Text segment -

Saturday 4 July 2015

5 Things I Wish I Knew about Novel Writing Twenty Years Ago

"Non, je ne regrette rien," sang French chanteuse and all-round stoic Edith Piaf. And while she made a good point, I bet even she succumbed to the odd facepalm now and then. It's only human to look back over your life and think "If I knew then what I know now..."

But until the time machine gets invented (and they sort out some way to deal with that pesky Grandfather Paradox) you can't nip back to greet your younger and more naive self and give them the almanac from the future. So all that's left is the next best alternative; to put what you wish you'd learned twenty years ago Out There for others to see, hoping to prevent them from taking twenty years to learn it as well.

It's not stuff about style, or language, or story construction or any of the mechanics of writing a novel. It's not about how to dream up the perfect story or how to get it published and become rich and famous. But it is stuff that, once you know it, makes all of the previous stuff more achievable. And yet you won't find it in most books about writing, or taught in most creative writing classes. So here is my Top Five. Do with them what you will...

1. - Finish What You Start. No REALLY. FINISH. IT.
Are you one of those people who starts a novel with megaton-bomb's-worth of enthusiasm, steaming through the first two or three chapters, and then slowing down a bit... and a bit more.... and then, about a third of the way in, deciding to 'put it aside for a bit' and work on something else instead? And over time, have you acquired a collection of part-written novels that still languish like embarrassing mad relatives in some dark and lonely attic (either physical or virtual?)

Yeah, I did that too. For years. I always had 'good' reasons for switching to a newer, shinier project in favour of the current one, of course - and I was never 'giving up on' a novel, nooo, I was just 'taking a break from it.' I was going to come back to it again in the future, of course I was, but... mmmyeahno, I never did.

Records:
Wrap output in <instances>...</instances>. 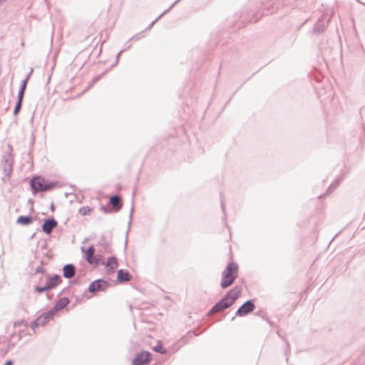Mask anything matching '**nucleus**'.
<instances>
[{
  "instance_id": "obj_21",
  "label": "nucleus",
  "mask_w": 365,
  "mask_h": 365,
  "mask_svg": "<svg viewBox=\"0 0 365 365\" xmlns=\"http://www.w3.org/2000/svg\"><path fill=\"white\" fill-rule=\"evenodd\" d=\"M23 100L20 98H17V101L16 103L14 109V115H16L19 113L21 106H22Z\"/></svg>"
},
{
  "instance_id": "obj_3",
  "label": "nucleus",
  "mask_w": 365,
  "mask_h": 365,
  "mask_svg": "<svg viewBox=\"0 0 365 365\" xmlns=\"http://www.w3.org/2000/svg\"><path fill=\"white\" fill-rule=\"evenodd\" d=\"M56 182H46L41 176H35L30 180V185L34 193L51 190L56 187Z\"/></svg>"
},
{
  "instance_id": "obj_15",
  "label": "nucleus",
  "mask_w": 365,
  "mask_h": 365,
  "mask_svg": "<svg viewBox=\"0 0 365 365\" xmlns=\"http://www.w3.org/2000/svg\"><path fill=\"white\" fill-rule=\"evenodd\" d=\"M180 0H176L168 9H166L163 14H161L157 19H155L153 21H152L145 29V31H149L152 29L154 24L161 19L165 14L169 12Z\"/></svg>"
},
{
  "instance_id": "obj_32",
  "label": "nucleus",
  "mask_w": 365,
  "mask_h": 365,
  "mask_svg": "<svg viewBox=\"0 0 365 365\" xmlns=\"http://www.w3.org/2000/svg\"><path fill=\"white\" fill-rule=\"evenodd\" d=\"M24 325V327H26V323L24 320L16 322L14 324L15 327Z\"/></svg>"
},
{
  "instance_id": "obj_5",
  "label": "nucleus",
  "mask_w": 365,
  "mask_h": 365,
  "mask_svg": "<svg viewBox=\"0 0 365 365\" xmlns=\"http://www.w3.org/2000/svg\"><path fill=\"white\" fill-rule=\"evenodd\" d=\"M151 360V354L143 351L138 353L133 359L132 365H148Z\"/></svg>"
},
{
  "instance_id": "obj_31",
  "label": "nucleus",
  "mask_w": 365,
  "mask_h": 365,
  "mask_svg": "<svg viewBox=\"0 0 365 365\" xmlns=\"http://www.w3.org/2000/svg\"><path fill=\"white\" fill-rule=\"evenodd\" d=\"M36 274L41 273L43 274L46 272V269L41 266H38L35 271Z\"/></svg>"
},
{
  "instance_id": "obj_18",
  "label": "nucleus",
  "mask_w": 365,
  "mask_h": 365,
  "mask_svg": "<svg viewBox=\"0 0 365 365\" xmlns=\"http://www.w3.org/2000/svg\"><path fill=\"white\" fill-rule=\"evenodd\" d=\"M4 161L6 165L9 168V170L12 168L13 158L11 152L6 153L3 155Z\"/></svg>"
},
{
  "instance_id": "obj_8",
  "label": "nucleus",
  "mask_w": 365,
  "mask_h": 365,
  "mask_svg": "<svg viewBox=\"0 0 365 365\" xmlns=\"http://www.w3.org/2000/svg\"><path fill=\"white\" fill-rule=\"evenodd\" d=\"M95 248L93 245H90L85 252V258L86 260L89 264H98V259H97V256H94Z\"/></svg>"
},
{
  "instance_id": "obj_28",
  "label": "nucleus",
  "mask_w": 365,
  "mask_h": 365,
  "mask_svg": "<svg viewBox=\"0 0 365 365\" xmlns=\"http://www.w3.org/2000/svg\"><path fill=\"white\" fill-rule=\"evenodd\" d=\"M145 36L144 32H140L135 35H134L130 40H139Z\"/></svg>"
},
{
  "instance_id": "obj_26",
  "label": "nucleus",
  "mask_w": 365,
  "mask_h": 365,
  "mask_svg": "<svg viewBox=\"0 0 365 365\" xmlns=\"http://www.w3.org/2000/svg\"><path fill=\"white\" fill-rule=\"evenodd\" d=\"M58 312V310H55V307H53L51 310L48 312H44V314L46 315L48 319L50 320L52 319L56 314V313Z\"/></svg>"
},
{
  "instance_id": "obj_37",
  "label": "nucleus",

Work instructions -
A) What topics does the novel-writing post say its advice is not about?
B) In the novel-writing post, how far into a novel do the writers it describes decide to put it aside?

Outputs for the tasks -
A)
- style
- language
- story construction
- the mechanics of writing a novel
- how to dream up the perfect story
- how to get it published and become rich and famous

B) About a third of the way in.